## ABOUT THIS EXERCISE
Would you copy the lines below exactly and omit the images?

## INPUT FOR THIS TASK
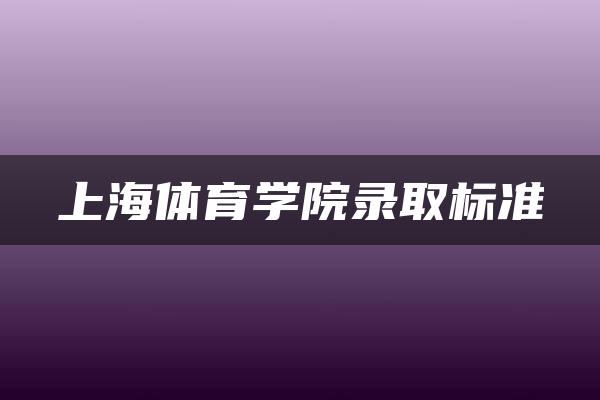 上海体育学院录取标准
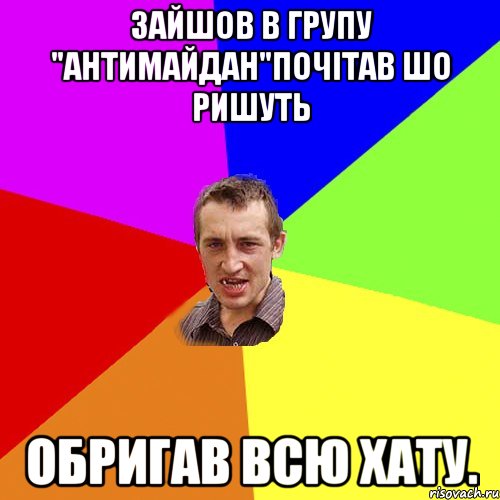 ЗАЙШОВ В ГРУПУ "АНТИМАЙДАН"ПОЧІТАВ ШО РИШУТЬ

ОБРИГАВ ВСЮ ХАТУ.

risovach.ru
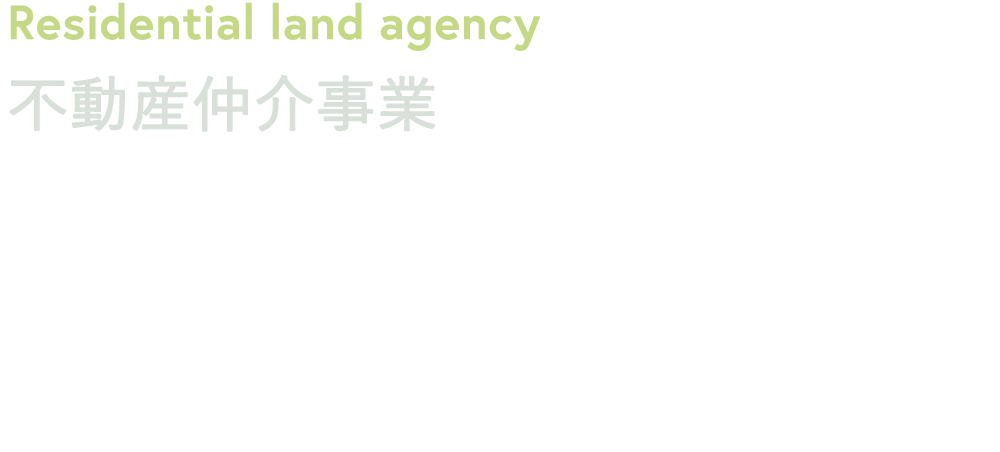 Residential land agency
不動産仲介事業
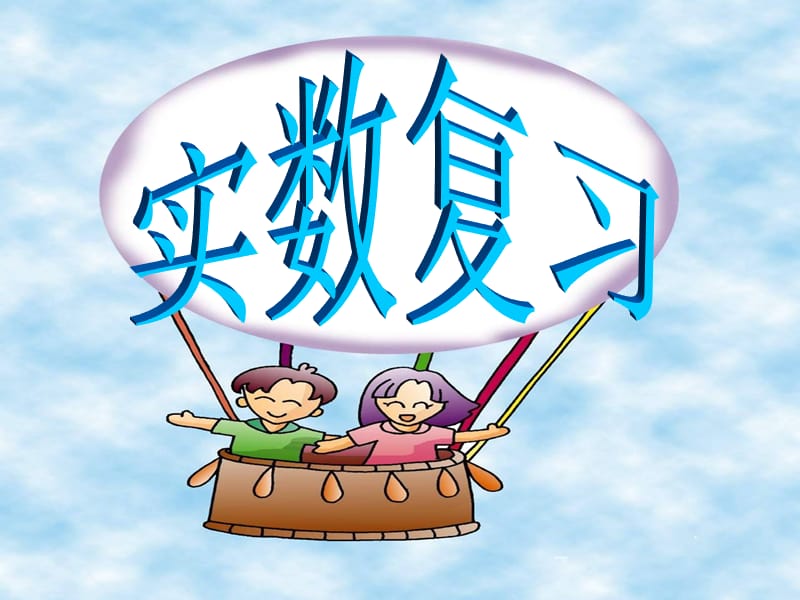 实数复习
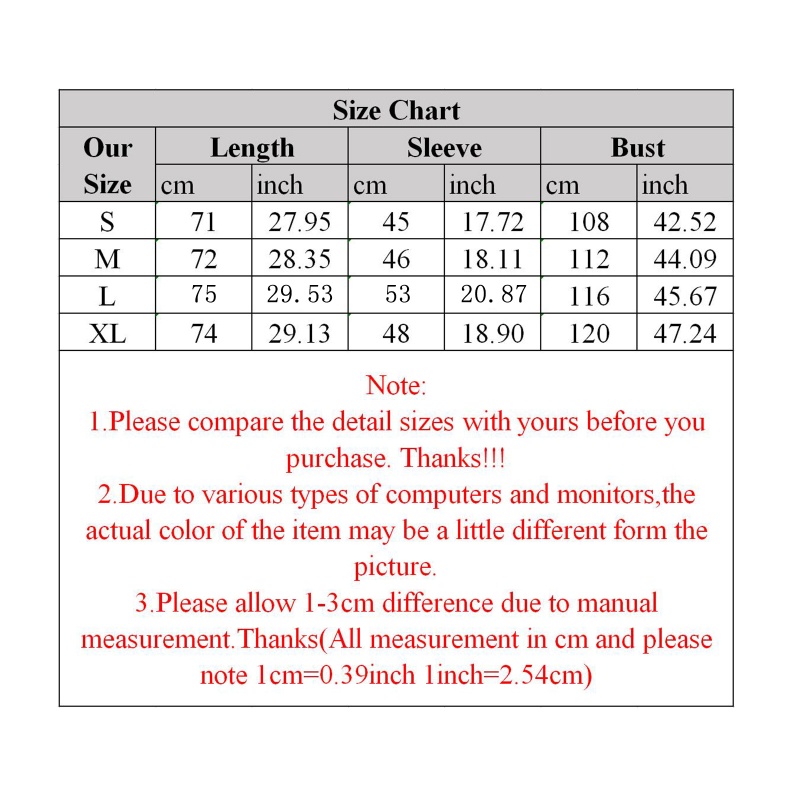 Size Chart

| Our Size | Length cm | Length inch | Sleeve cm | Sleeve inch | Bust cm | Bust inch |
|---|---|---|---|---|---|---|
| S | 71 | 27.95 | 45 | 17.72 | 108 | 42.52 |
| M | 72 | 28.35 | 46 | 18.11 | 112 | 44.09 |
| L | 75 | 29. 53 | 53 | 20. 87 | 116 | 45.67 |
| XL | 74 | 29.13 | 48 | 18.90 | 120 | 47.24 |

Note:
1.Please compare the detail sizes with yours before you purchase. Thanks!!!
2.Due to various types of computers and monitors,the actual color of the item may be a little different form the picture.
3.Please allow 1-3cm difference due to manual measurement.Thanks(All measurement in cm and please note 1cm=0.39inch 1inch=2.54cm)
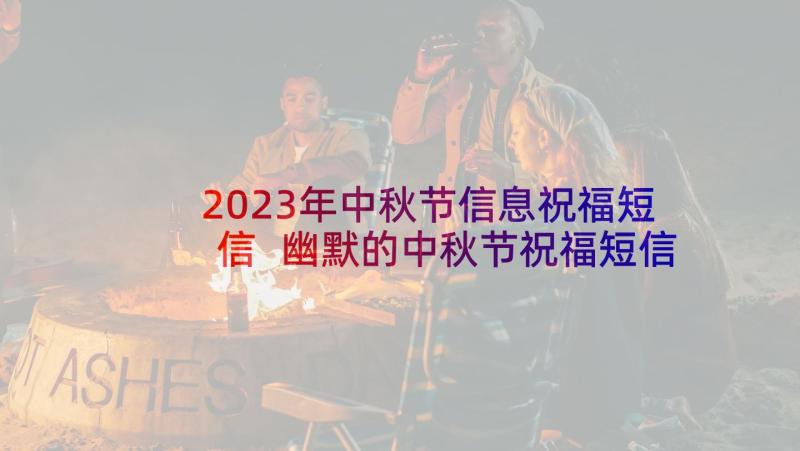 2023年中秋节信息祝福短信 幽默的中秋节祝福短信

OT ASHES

## PROBLEM SOLUTION
 上海体育学院录取标准
 ЗАЙШОВ В ГРУПУ "АНТИМАЙДАН"ПОЧІТАВ ШО РИШУТЬ

ОБРИГАВ ВСЮ ХАТУ.

risovach.ru
 Residential land agency
不動産仲介事業
 实数复习
 Size Chart

| Our Size | Length cm | Length inch | Sleeve cm | Sleeve inch | Bust cm | Bust inch |
|---|---|---|---|---|---|---|
| S | 71 | 27.95 | 45 | 17.72 | 108 | 42.52 |
| M | 72 | 28.35 | 46 | 18.11 | 112 | 44.09 |
| L | 75 | 29. 53 | 53 | 20. 87 | 116 | 45.67 |
| XL | 74 | 29.13 | 48 | 18.90 | 120 | 47.24 |

Note:
1.Please compare the detail sizes with yours before you purchase. Thanks!!!
2.Due to various types of computers and monitors,the actual color of the item may be a little different form the picture.
3.Please allow 1-3cm difference due to manual measurement.Thanks(All measurement in cm and please note 1cm=0.39inch 1inch=2.54cm)
 2023年中秋节信息祝福短信 幽默的中秋节祝福短信

OT ASHES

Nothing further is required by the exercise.